Galadriel sembla choquée. Homura exigeait purement et simplement l'un des Trois. Cette humaine avait l'outrecuidance d'exiger l'un des Anneaux de Pouvoir, un objet à la puissance magique inégalable.

- Jeune fille, commença la reine, vous ne pensez pas sérieusement ...

- Très sérieusement, coupa Homura. De plus, je veux que vous envoyez vos troupes au Gouffre de Helm, pour le 3 mars 3019. Enfin, poursuivit la jeune protectrice, vous ne parlerez pas de notre rencontre.

Homura s'avança, avec un déhanché séducteur, ressemblant dangereusement à un démon tentateur.

Elle sourit comme un monstre, poussant le vice jusqu'à faire glisser son doigt ganté de soie sur la joue de l'elfe.

- J'aimerais également que vous oubliez de faire mention de notre petit secret.

La reine repoussa sèchement la brune, émettant une aura lumineuse désagréable, qui sembla brûler la chair de la Puella Magi.

Homura poussa un sifflement, s'entourant de sa propre magie. Lasse de jouer à ce petit jeu, elle disparut et reparut instantanément sur une haute branche, observant la souveraine.

Galadriel observa Homura, songeuse.

La brune était prête à tout pour réussir, elle l'avait vu. Homura n'avait pas encore de raison de s'emparer de l'Unique, mais elle le ferait si nécessaire.

Il était inutile d'ajouter de nouvelle menace contre la Terre du Milieu. Homura agissait par amour, une force bien plus puissante que les autres et surtout, il s'agissait d'une personne fanatiquement dévouée à Madoka, impossible à manipuler.

- Vous ne renoncerez pas, comprit Galadriel.

- A Madoka ? s'enquit Homura, avant que la belle elfe blonde n'acquiesce. Jamais.

Homura resta droite, son regard ne trahissant aucunement ses désirs.

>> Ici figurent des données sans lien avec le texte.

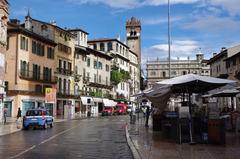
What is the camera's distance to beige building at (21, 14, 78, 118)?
6725 cm

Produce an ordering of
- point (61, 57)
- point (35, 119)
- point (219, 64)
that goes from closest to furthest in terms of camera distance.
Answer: point (35, 119) → point (219, 64) → point (61, 57)

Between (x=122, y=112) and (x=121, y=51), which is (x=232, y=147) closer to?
(x=122, y=112)

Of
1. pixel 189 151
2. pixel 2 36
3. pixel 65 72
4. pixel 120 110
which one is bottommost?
pixel 189 151

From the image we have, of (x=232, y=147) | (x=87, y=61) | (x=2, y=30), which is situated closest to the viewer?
(x=232, y=147)

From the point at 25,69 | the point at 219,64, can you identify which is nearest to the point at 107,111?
the point at 25,69

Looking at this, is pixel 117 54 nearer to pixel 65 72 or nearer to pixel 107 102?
pixel 107 102

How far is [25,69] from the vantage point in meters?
57.9

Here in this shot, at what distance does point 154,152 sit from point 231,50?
4337 centimetres

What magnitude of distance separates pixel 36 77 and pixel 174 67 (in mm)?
92597

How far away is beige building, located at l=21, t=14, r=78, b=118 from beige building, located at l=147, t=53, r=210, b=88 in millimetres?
71781

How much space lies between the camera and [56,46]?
6800cm

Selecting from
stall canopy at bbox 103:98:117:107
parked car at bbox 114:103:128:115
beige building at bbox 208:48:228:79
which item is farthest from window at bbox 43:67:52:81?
beige building at bbox 208:48:228:79

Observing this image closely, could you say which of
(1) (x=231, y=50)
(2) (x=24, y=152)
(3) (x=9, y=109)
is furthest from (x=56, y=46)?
(2) (x=24, y=152)

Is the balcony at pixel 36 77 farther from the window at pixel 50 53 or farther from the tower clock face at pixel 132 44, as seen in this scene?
the tower clock face at pixel 132 44
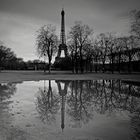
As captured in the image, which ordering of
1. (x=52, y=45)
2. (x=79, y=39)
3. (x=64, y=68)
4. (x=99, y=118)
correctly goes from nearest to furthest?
(x=99, y=118) → (x=52, y=45) → (x=79, y=39) → (x=64, y=68)

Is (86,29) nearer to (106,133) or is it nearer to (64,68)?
(64,68)

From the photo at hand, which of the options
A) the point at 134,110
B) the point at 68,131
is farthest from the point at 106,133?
the point at 134,110

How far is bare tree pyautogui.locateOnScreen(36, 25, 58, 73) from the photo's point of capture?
4278 cm

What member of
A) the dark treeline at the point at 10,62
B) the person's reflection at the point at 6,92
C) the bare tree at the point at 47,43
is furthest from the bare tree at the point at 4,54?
the person's reflection at the point at 6,92

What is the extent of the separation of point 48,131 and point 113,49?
5042cm

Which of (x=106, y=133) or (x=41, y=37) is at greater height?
(x=41, y=37)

- Je ne l'abandonnerais jamais, reprit Homura avec détermination. Même si elle doit me haïr, même si je dois devenir la pire des ordures, je la protègerais. Même si je dois renoncer à elle, même si je dois me noyer dans le désespoir, je continuerais. Tant qu'elle est heureuse, ça me suffit.

- Alors vous échouerez, murmura Galadriel. Personne ne peut réussir seul et sans aide.

- J'essayerais, répondit Homura avec un ton davantage cassant. Tout comme porter l'Anneau signifie être seul, protéger celle que j'aime me condamne à la solitude. Personne ne peut comprendre, mes sentiments sont à moi seuls et je continuerais sur cette voie. Je continuerais, quel que soit le prix à payer pour moi.

Galadriel observa une fois de plus son miroir, scrutant Homura du coin de l'œil, tout en sondant les plus secrètes pensées de Sauron.

- J'agirais comme vous le suggérez, accepta la reine. Mais ça, vous l'aviez déjà prévu. Je suppose être dans le vrai, lorsque j'affirme que vous avez déjà vécu notre rencontre. Vous ... avez même déjà vécu la défaite de l'Ennemi.

Homura ne répondit rien, se contentant de saisir son bouclier et de disparaître. Elle avait gardé en mémoire chaque tentative, se souvenant de chaque détail.

Avant de quitter la forêt, la brune fit un détour vers les chambres et observa une dernière fois Madoka, qui dormait innocemment dans un joli pyjama rose.

Puis Homura disparut dans les ténèbres, abandonnant à regret la dernière lueur d'espoir qu'il lui restait.